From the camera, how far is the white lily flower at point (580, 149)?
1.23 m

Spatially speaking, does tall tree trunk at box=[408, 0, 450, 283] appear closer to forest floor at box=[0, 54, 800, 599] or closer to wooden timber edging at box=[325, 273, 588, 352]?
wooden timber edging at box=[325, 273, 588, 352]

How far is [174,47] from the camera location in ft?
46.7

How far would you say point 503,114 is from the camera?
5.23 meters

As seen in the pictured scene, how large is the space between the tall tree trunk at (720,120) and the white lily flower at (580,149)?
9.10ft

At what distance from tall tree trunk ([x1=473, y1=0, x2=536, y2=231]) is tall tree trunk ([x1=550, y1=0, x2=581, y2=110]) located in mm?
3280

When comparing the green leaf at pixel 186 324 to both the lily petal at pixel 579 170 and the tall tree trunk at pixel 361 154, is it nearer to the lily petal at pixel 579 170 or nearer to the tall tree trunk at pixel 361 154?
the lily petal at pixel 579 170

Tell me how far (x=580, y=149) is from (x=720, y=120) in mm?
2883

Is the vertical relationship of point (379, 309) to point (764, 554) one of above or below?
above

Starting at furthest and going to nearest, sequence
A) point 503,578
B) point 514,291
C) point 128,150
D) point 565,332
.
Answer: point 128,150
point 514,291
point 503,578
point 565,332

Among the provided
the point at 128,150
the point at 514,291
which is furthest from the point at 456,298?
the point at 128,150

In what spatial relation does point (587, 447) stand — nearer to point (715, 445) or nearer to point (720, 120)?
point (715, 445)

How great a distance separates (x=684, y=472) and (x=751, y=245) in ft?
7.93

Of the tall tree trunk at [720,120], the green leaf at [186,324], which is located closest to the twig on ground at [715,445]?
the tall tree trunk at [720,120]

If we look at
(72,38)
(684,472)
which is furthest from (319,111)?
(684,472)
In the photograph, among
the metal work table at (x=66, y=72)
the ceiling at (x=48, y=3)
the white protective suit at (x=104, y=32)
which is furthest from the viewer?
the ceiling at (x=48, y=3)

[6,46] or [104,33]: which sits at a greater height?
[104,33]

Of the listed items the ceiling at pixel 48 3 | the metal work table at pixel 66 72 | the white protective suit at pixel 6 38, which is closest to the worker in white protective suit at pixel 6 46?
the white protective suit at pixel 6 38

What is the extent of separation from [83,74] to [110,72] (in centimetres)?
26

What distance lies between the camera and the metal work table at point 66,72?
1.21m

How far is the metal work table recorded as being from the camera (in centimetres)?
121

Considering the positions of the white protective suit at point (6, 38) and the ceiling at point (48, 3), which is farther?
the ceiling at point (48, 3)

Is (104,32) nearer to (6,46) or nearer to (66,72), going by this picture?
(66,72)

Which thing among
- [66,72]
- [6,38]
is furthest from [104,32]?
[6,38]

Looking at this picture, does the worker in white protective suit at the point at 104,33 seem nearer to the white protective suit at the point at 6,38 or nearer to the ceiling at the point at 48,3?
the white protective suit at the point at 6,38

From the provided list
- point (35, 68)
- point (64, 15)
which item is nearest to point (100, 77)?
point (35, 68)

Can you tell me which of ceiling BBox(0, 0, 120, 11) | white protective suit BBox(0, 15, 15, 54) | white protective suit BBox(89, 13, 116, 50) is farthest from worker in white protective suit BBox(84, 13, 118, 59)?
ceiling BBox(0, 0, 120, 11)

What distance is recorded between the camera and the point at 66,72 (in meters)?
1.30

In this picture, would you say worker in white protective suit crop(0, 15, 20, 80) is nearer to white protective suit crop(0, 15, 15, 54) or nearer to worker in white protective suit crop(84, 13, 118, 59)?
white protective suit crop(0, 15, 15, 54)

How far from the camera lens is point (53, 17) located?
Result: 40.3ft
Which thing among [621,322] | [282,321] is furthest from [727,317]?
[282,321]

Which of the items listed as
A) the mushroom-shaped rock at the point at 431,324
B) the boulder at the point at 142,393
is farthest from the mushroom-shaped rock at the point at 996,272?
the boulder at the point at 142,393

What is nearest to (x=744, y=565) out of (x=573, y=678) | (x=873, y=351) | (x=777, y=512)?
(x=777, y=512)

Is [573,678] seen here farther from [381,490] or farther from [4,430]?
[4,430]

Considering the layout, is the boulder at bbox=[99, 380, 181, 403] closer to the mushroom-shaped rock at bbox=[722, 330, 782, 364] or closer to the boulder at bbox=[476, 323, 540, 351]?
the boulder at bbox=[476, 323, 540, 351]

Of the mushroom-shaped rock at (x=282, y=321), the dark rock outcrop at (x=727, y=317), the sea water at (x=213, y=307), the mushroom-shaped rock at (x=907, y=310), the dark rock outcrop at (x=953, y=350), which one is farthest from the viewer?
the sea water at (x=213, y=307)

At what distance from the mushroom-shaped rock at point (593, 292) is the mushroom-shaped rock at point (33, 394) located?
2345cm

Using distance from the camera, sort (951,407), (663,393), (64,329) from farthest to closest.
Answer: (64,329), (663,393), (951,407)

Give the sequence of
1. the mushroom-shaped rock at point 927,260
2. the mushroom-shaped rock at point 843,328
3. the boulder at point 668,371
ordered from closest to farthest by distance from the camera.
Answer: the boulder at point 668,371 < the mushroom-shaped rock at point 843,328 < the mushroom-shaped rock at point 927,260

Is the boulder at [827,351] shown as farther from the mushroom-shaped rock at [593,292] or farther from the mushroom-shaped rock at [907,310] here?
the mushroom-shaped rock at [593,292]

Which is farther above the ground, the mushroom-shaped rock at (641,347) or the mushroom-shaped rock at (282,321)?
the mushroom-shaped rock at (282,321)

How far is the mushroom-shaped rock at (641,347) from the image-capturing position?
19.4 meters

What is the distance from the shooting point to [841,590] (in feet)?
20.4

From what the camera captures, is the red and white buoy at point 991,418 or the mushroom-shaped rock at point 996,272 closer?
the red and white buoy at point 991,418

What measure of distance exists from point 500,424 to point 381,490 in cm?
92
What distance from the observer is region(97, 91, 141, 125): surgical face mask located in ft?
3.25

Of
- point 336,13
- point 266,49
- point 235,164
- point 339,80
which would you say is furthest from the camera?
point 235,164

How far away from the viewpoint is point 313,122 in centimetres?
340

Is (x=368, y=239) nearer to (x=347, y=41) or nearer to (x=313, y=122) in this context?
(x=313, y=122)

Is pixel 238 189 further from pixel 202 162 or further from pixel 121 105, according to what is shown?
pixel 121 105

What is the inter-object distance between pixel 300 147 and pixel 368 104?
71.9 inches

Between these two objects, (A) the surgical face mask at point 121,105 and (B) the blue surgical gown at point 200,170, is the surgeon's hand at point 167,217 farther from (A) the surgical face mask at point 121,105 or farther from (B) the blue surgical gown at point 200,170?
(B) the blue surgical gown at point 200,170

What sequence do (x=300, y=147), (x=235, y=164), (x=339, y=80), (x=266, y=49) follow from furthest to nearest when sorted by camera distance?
··········
→ Given request
Extract every line from the one containing "What is the inter-object" through the last line of the data, inclusive, exactly as written.

→ Full output
What is the inter-object distance between pixel 300 147 and pixel 368 104?
71.9 inches

Between these two objects, (A) the surgical face mask at point 121,105 and (B) the blue surgical gown at point 200,170, is the surgeon's hand at point 167,217 farther from (A) the surgical face mask at point 121,105 or farther from (B) the blue surgical gown at point 200,170?
(B) the blue surgical gown at point 200,170

What sequence do (x=300, y=147), (x=235, y=164), (x=339, y=80), (x=266, y=49) follow from furthest to nearest when sorted by camera distance?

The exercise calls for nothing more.